¿Por qué cuesta tanto tomar esta decisión?
No saber qué estudiar no es un problema de información ni de decisión: es casi siempre una señal de que algo más profundo está en juego. La dificultad para elegir carrera suele tener menos que ver con las opciones disponibles y más con quién se quiere ser, qué se espera de uno, y qué se teme perder al elegir. Entender eso no resuelve la elección — pero cambia completamente el lugar desde donde trabajarla.
Más opciones, más confusión
Vivimos en un momento donde las opciones se multiplicaron. Hay cientos de carreras, miles de universidades, modalidades presenciales y virtuales, títulos cortos y largos, combinaciones que hace veinte años no existían. La lógica dice que más opciones deberían facilitar la elección — que en algún lugar de ese universo está lo que buscás. Pero la experiencia dice lo contrario: cuantas más opciones hay, más difícil se vuelve elegir. No porque falte información sino porque sobra. Cada carrera nueva que aparece es también una posibilidad de equivocarse. Y cuando la posibilidad de equivocarse se multiplica, lo más fácil es no moverse.

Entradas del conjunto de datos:

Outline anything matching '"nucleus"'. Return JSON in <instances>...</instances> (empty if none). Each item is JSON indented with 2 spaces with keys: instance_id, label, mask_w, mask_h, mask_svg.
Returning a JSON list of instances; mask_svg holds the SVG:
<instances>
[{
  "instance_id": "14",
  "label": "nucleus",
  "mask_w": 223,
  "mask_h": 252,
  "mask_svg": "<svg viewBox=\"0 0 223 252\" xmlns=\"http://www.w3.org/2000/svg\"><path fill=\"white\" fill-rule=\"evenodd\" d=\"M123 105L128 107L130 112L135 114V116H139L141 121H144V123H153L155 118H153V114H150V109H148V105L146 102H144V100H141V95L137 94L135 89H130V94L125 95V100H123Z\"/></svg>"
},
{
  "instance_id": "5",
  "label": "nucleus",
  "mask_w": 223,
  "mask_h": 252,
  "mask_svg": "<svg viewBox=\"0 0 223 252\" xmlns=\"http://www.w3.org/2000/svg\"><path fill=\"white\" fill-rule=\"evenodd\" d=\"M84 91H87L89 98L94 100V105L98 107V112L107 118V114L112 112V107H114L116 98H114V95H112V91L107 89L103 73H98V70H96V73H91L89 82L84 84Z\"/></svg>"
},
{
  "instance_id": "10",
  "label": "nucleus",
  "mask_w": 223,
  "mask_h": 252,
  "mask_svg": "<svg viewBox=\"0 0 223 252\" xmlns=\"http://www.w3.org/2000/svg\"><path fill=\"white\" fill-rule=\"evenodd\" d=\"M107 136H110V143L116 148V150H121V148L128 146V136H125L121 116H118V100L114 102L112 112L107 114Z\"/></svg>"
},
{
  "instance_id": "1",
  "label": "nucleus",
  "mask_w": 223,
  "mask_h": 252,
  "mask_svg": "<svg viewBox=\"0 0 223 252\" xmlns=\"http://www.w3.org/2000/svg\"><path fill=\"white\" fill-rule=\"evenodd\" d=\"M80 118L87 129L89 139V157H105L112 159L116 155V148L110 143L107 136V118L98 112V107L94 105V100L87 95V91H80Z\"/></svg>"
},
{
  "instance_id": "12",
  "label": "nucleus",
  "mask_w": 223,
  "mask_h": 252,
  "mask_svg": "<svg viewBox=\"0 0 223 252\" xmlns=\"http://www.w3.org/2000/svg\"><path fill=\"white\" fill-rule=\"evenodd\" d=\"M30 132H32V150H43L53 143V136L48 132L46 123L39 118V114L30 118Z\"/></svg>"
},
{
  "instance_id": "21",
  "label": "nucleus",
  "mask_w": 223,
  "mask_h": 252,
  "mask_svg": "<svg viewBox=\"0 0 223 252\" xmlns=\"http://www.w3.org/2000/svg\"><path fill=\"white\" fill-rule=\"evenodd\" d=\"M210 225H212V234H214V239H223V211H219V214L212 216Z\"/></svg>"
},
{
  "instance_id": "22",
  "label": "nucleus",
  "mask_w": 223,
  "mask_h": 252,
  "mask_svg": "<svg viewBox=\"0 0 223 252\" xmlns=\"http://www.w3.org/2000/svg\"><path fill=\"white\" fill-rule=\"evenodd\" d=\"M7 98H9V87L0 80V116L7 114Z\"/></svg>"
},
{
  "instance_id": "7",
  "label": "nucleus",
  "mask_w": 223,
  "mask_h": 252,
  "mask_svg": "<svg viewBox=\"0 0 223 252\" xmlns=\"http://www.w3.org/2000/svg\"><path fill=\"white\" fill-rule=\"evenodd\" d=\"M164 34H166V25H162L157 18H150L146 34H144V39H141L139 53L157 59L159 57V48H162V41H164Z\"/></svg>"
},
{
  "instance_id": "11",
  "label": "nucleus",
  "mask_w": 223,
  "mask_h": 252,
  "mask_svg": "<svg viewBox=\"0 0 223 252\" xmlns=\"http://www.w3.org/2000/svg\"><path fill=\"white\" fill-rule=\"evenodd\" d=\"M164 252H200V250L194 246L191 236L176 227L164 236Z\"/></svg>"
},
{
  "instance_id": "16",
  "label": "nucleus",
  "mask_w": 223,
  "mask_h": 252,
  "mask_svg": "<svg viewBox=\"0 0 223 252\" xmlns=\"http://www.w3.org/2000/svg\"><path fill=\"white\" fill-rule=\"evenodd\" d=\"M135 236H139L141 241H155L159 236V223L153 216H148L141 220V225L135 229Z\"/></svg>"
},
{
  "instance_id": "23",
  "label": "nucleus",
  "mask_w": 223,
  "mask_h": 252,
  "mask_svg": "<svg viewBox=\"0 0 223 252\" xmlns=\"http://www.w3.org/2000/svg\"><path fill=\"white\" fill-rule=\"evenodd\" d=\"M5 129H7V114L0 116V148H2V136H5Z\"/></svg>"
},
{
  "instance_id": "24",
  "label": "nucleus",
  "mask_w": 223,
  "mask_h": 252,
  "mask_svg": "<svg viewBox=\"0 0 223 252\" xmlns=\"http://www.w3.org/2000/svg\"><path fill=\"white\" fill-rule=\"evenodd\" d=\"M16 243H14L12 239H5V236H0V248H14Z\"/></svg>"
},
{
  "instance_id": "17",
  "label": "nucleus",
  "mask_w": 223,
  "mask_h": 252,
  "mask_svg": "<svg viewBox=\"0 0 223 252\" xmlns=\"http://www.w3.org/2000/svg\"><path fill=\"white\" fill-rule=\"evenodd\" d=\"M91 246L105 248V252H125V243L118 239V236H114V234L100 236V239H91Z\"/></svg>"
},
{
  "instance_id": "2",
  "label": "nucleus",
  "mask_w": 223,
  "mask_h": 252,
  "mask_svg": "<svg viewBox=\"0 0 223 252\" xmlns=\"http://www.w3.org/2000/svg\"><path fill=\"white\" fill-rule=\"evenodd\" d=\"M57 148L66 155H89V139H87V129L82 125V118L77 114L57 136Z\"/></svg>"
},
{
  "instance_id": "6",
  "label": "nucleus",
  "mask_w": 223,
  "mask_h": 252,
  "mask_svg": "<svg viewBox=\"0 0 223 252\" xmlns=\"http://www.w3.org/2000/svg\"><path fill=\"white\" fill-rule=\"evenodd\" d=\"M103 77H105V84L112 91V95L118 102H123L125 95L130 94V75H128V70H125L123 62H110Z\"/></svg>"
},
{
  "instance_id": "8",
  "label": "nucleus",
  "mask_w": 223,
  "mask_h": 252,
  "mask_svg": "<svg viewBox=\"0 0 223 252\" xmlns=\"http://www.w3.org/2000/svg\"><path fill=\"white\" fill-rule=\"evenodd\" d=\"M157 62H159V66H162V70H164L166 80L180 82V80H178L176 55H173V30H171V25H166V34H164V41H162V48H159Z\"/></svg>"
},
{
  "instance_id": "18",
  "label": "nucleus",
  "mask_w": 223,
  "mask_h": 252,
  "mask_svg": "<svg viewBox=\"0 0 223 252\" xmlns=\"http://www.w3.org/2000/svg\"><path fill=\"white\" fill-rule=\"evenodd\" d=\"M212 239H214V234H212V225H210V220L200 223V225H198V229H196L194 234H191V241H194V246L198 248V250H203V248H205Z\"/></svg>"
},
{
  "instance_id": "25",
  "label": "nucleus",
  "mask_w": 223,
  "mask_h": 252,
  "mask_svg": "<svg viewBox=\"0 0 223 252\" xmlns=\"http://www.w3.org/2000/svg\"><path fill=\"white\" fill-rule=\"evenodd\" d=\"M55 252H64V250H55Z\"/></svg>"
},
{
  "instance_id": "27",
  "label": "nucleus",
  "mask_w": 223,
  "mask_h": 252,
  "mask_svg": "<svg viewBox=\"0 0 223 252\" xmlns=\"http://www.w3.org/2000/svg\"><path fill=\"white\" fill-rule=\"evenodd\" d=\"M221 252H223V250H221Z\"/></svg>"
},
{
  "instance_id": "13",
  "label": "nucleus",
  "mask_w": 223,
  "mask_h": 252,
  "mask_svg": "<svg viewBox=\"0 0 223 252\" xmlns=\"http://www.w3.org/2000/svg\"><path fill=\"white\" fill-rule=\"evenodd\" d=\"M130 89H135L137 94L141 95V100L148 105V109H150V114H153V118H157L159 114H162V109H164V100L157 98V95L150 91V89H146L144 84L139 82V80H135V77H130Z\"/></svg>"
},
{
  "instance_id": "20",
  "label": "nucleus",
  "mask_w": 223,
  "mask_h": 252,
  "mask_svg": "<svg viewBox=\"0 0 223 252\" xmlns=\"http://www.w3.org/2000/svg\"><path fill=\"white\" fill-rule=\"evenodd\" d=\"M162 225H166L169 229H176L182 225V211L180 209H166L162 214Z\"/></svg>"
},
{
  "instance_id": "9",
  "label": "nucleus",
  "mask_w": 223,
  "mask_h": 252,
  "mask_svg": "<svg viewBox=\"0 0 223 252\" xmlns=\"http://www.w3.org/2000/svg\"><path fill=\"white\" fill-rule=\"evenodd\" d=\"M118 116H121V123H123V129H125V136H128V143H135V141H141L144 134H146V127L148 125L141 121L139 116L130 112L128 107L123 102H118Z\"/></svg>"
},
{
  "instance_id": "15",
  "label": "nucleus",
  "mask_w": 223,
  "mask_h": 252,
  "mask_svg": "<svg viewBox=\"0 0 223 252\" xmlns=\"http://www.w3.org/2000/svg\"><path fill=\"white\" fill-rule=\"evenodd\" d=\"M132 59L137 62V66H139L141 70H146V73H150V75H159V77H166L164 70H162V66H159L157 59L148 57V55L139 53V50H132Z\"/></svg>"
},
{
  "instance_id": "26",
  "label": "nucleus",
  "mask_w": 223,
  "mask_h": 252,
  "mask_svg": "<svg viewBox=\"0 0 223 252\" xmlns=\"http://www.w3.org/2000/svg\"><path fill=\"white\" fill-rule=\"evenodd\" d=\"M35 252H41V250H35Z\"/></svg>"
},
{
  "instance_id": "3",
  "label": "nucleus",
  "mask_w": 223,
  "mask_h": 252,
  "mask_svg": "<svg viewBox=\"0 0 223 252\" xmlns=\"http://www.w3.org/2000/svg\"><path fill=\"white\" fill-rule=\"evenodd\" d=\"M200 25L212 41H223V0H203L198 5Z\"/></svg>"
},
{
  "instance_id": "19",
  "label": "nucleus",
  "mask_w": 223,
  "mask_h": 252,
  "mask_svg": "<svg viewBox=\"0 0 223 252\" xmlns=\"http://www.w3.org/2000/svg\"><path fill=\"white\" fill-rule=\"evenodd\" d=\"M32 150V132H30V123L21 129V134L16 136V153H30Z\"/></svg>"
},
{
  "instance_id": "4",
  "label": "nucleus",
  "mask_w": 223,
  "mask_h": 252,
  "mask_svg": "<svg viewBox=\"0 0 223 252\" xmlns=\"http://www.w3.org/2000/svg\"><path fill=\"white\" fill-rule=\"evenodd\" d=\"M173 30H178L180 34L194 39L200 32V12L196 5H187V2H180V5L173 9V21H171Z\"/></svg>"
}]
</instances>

CONSIGNA 1:
Según el texto sobre la elección de carrera, ¿qué ocurre con la dificultad para elegir cuando aumentan las opciones?
CONSIGNA 2:
Retoma el texto sobre la elección de carrera a partir de su última oración.
El material es independiente del texto fuente.

RESULTADO DEL EJERCICIO 1:
Cuantas más opciones hay, más difícil se vuelve elegir.

RESULTADO DEL EJERCICIO 2:
Esto no es indecisión ni falta de madurez. Es una respuesta lógica a una situación que no tiene respuesta lógica. Ninguna cantidad de investigación sobre planes de estudio o salidas laborales va a resolver lo que en el fondo está preguntando quien dice "no sé qué estudiar". Porque esa pregunta, en general, no es sobre carreras.
La pregunta detrás de la pregunta
Cuando alguien dice "no sé qué estudiar", casi siempre hay otra pregunta detrás que es más difícil de formular: ¿quién quiero ser? ¿Qué lugar quiero ocupar en el mundo? ¿Qué pasa si elijo y me arrepiento? ¿Qué pasa si elijo y decepciono a alguien? Esas preguntas no tienen respuesta en ningún buscador ni en ningún test vocacional. Son preguntas sobre la propia identidad, sobre el deseo, sobre el miedo a perder algo al comprometerse con una dirección.
Elegir una carrera implica renunciar a todas las demás. Y en un punto más profundo, implica dejar atrás una posición que ya no va a volver: la del que todavía no eligió, la del que todavía podía ser cualquier cosa. Esa pérdida no siempre se nombra, pero opera. Hay quien posterga la decisión no porque no sepa qué quiere sino porque elegir hace real algo que mientras no se elige puede seguir siendo solo una posibilidad.
Lo que no ayuda y lo que sí
Buscar más información sobre carreras, comparar salarios, hacer tests vocacionales — todo eso puede ser útil en algún momento del proceso, pero no resuelve el problema de fondo si el problema de fondo no es informativo. Del mismo modo, escuchar qué carrera recomiendan los padres, los amigos o el orientador puede orientar, pero no reemplaza el trabajo de preguntarse desde adentro qué es lo que a uno lo mueve.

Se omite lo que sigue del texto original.